For professional-grade spectral decomposition, a spectroradiometer separates sodium and LED contributions wavelength by wavelength. LoNNe intercomparison campaigns deployed spectroradiometers at every site to give the field the spectral ground truth that broadband instruments cannot provide. Cost is typically €3,000 to €15,000 depending on resolution and sensitivity. That budget is out of range for most citizen science setups — but if you want to publish on sodium-to-LED spectral shift at your monitoring site, an SQM alone will not get the paper across a reviewer.
FAQ
Which SQM should I buy for my first measurements?
Start with the SQM-L ($155 USD) if you want handheld readings at different sites, star parties, or outreach events. The LCD display means no laptop needed. If you are setting up a fixed monitoring station and plan to log data over months or years, skip directly to the SQM-LU-DL ($287 USD) — its built-in datalogger removes the dependency on a permanently powered computer and is what LoNNe recommended for unattended campaigns.
Do SQM readings change by season?
Yes, and predictably. Airglow — natural oxygen and sodium emission from the mesosphere — varies with solar activity and season, contributing a background of roughly 22.0 mag/arcsec² at a pristine site. Summer nights are shorter and airglow tends to be slightly elevated in geomagnetically active periods. Seasonal Milky Way position affects the diffuse starlight component detectable at dark sites. Comparing raw readings across seasons without logging date, moon phase, and approximate atmospheric extinction introduces genuine variability that can be mistaken for light pollution trend. Log the metadata, not just the mag/arcsec² value.
Can I measure from my city balcony?
You can take a reading. At Bortle 7 to 9 (typical inner-city or bright suburban), the SQM will return numbers — often 18.0 to 19.5 mag/arcsec². The reading is valid for that zenith column at that moment. What it does not represent: the full hemisphere brightness, the horizon glow that probably dominates your light pollution exposure, or a comparable “site quality” score in the way rural sites are rated. Balcony readings are useful for tracking change at a fixed location over time; they are not comparable to field readings from dark sites without careful context. Surrounding structures and reflective surfaces also complicate the 20° FWHM cone.
How do SQM readings compare internationally?

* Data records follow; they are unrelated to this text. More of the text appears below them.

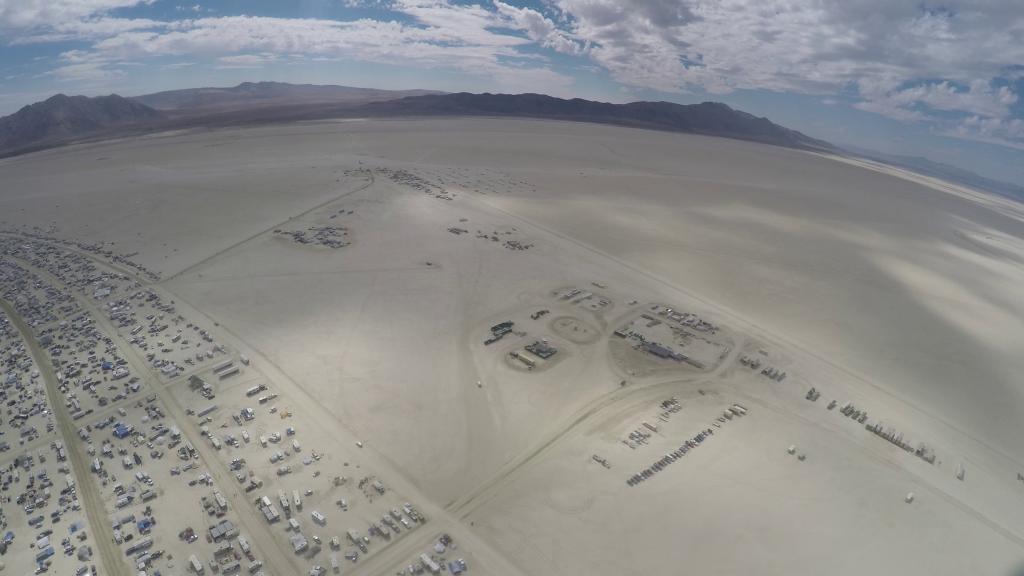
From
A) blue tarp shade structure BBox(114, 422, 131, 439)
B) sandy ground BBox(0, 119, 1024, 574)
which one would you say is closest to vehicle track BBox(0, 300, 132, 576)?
blue tarp shade structure BBox(114, 422, 131, 439)

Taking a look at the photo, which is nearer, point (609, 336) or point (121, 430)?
point (121, 430)

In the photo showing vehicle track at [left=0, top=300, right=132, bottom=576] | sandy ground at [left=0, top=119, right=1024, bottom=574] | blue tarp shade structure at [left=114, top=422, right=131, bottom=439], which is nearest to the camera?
vehicle track at [left=0, top=300, right=132, bottom=576]

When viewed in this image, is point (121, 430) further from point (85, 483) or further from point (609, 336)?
point (609, 336)

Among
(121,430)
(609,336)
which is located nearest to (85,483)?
(121,430)

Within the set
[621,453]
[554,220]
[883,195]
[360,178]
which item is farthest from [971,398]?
[883,195]

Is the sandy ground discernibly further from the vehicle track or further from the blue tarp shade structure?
the vehicle track

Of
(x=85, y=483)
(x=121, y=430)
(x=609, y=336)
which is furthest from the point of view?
(x=609, y=336)

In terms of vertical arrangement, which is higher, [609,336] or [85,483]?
[609,336]

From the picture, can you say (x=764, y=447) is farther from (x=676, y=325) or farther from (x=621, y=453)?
(x=676, y=325)
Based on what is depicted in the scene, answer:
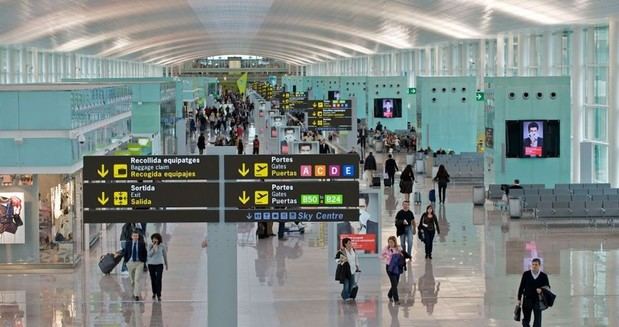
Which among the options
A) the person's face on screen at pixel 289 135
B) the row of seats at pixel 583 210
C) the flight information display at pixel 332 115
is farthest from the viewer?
the flight information display at pixel 332 115

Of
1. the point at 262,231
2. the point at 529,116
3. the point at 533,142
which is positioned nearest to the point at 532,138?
the point at 533,142

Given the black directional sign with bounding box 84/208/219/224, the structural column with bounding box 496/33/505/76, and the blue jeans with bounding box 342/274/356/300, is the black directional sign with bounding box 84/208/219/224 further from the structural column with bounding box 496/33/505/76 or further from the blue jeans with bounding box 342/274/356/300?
the structural column with bounding box 496/33/505/76

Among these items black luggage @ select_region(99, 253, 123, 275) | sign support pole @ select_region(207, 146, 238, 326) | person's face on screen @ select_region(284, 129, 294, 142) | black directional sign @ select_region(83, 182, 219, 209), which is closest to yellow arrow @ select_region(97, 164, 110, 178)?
black directional sign @ select_region(83, 182, 219, 209)

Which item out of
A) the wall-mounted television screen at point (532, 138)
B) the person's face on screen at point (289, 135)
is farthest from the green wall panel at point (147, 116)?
→ the wall-mounted television screen at point (532, 138)

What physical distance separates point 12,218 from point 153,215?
1041 cm

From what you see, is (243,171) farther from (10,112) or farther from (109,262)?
(10,112)

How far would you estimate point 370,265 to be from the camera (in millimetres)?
20438

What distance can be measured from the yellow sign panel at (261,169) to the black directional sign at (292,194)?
0.12 m

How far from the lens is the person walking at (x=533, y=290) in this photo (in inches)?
573

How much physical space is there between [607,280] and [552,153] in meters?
13.0

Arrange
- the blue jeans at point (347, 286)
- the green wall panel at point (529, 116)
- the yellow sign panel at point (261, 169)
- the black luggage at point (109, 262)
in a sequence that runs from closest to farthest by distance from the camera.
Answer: the yellow sign panel at point (261, 169) < the blue jeans at point (347, 286) < the black luggage at point (109, 262) < the green wall panel at point (529, 116)

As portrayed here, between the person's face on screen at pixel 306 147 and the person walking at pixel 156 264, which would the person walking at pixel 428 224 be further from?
the person's face on screen at pixel 306 147

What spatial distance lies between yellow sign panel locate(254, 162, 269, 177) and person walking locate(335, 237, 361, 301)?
17.5 feet

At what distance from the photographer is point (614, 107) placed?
108 ft
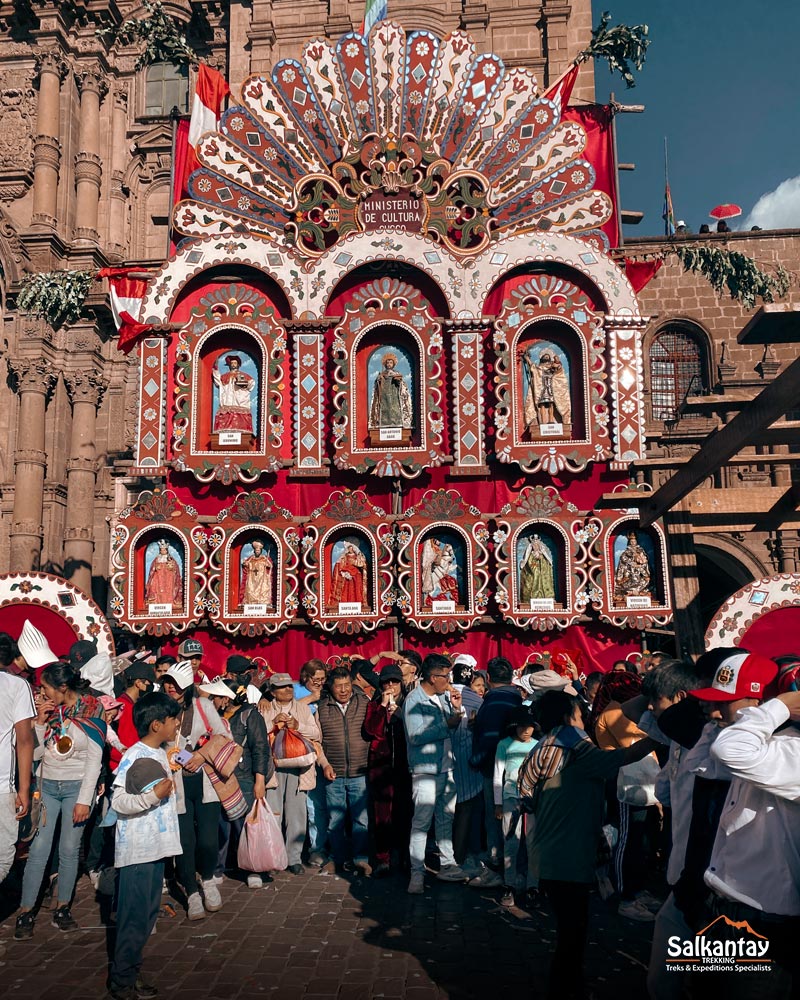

They do not compare cleanly without cross-calibration. The LoNNe intercomparison campaigns established that two SQM-L units of the same model, measured at the same site on the same night, can disagree by up to ±0.19 mag/arcsec² in field conditions — nearly four times the annual sky-brightness trend from LED deployment. Any database that combines SQM readings from different contributors without explicit cross-calibration carries that uncertainty floor. Globe at Night’s monitoring network requests calibration data alongside station submissions. Use that protocol if your goal is data that can be pooled with international datasets rather than trend analysis at a single site.